* _Passage to read_:
□ □ □

Digital Dollar Power Shift: Circle’s USDC Closes In on Tether
Written by
Oscar Harding
Published on

Stablecoin dominance battle intensifies

A major shift may be underway in the world of stablecoins the digital dollars that power much of the global crypto economy.

Circle’s USD Coin (USDC) is rapidly gaining ground on Tether’s USDT, potentially cracking the long-standing balance of power in the stablecoin market. Recent data shows USDC supply and usage surging, tightening the gap with Tether’s dominance for the first time in years.

USDC’s growth accelerates

The latest numbers show USDC supply rising about 8% in a single month, pushing the stablecoin close to a new market-cap high of roughly $79 billion.

But the bigger signal comes from transaction activity.

In 2026 so far, USDC has processed about $2.2 trillion in adjusted transfer volume, compared with roughly $1.3 trillion for Tether’s USDT, giving USDC about 64% of the combined transaction share between the two leading stablecoins.

That marks the first time since 2019 that USDC has overtaken USDT in this key usage metric.

The stablecoin giants

Stablecoins are digital tokens pegged to the U.S. dollar and backed by reserves such as cash and short-term U.S. Treasury bills. They act as the core payment and settlement layer of the crypto economy, enabling traders and institutions to move money across blockchains instantly.

For years, Tether dominated the sector, still holding the largest market capitalization among stablecoins and remaining deeply embedded across global crypto exchanges.

But USDC has been gaining momentum thanks to

stronger institutional partnerships

regulatory alignment in the United States

integration with DeFi and payment platforms

expanding usage beyond crypto trading

Why this battle matters

The rivalry between Circle and Tether isn’t just a corporate competition it’s a fight over who controls the infrastructure of digital dollars.

Stablecoins already process trillions of dollars in annual transactions, acting as the financial rails for

crypto trading

cross-border payments

decentralized finance

on-chain settlement systems

Whoever dominates this layer effectively becomes one of the largest private issuers of digital dollars in the world.

A new era for stablecoins?

Despite USDC’s surge in activity, Tether still holds a significant lead in overall supply and liquidity.

But the data suggests something important: the stablecoin market may be fragmenting and evolving, with institutional capital increasingly favoring more regulated and transparent structures.

If that trend continues, the digital dollar landscape could be entering its most competitive phase yet.

And for the first time in years, Tether’s dominance may no longer be guaranteed.

□ □ □

* _Information supplied_:
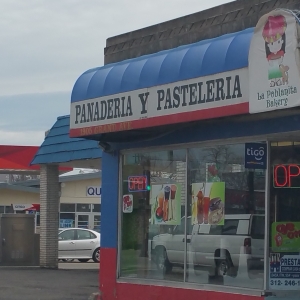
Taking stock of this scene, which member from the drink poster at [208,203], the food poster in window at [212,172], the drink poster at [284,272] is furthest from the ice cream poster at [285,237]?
the food poster in window at [212,172]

□ □ □

* _Set tasks_:
1. In the stablecoin article, how much adjusted transfer volume has USDC processed so far in 2026?
2. Write out the part of the stablecoin article between "Whoever dominates this" and "longer be guaranteed.", inclusive, word for word.

* _Results for each task_:
1. About $2.2 trillion.

2.
Whoever dominates this layer effectively becomes one of the largest private issuers of digital dollars in the world.

A new era for stablecoins?

Despite USDC’s surge in activity, Tether still holds a significant lead in overall supply and liquidity.

But the data suggests something important: the stablecoin market may be fragmenting and evolving, with institutional capital increasingly favoring more regulated and transparent structures.

If that trend continues, the digital dollar landscape could be entering its most competitive phase yet.

And for the first time in years, Tether’s dominance may no longer be guaranteed.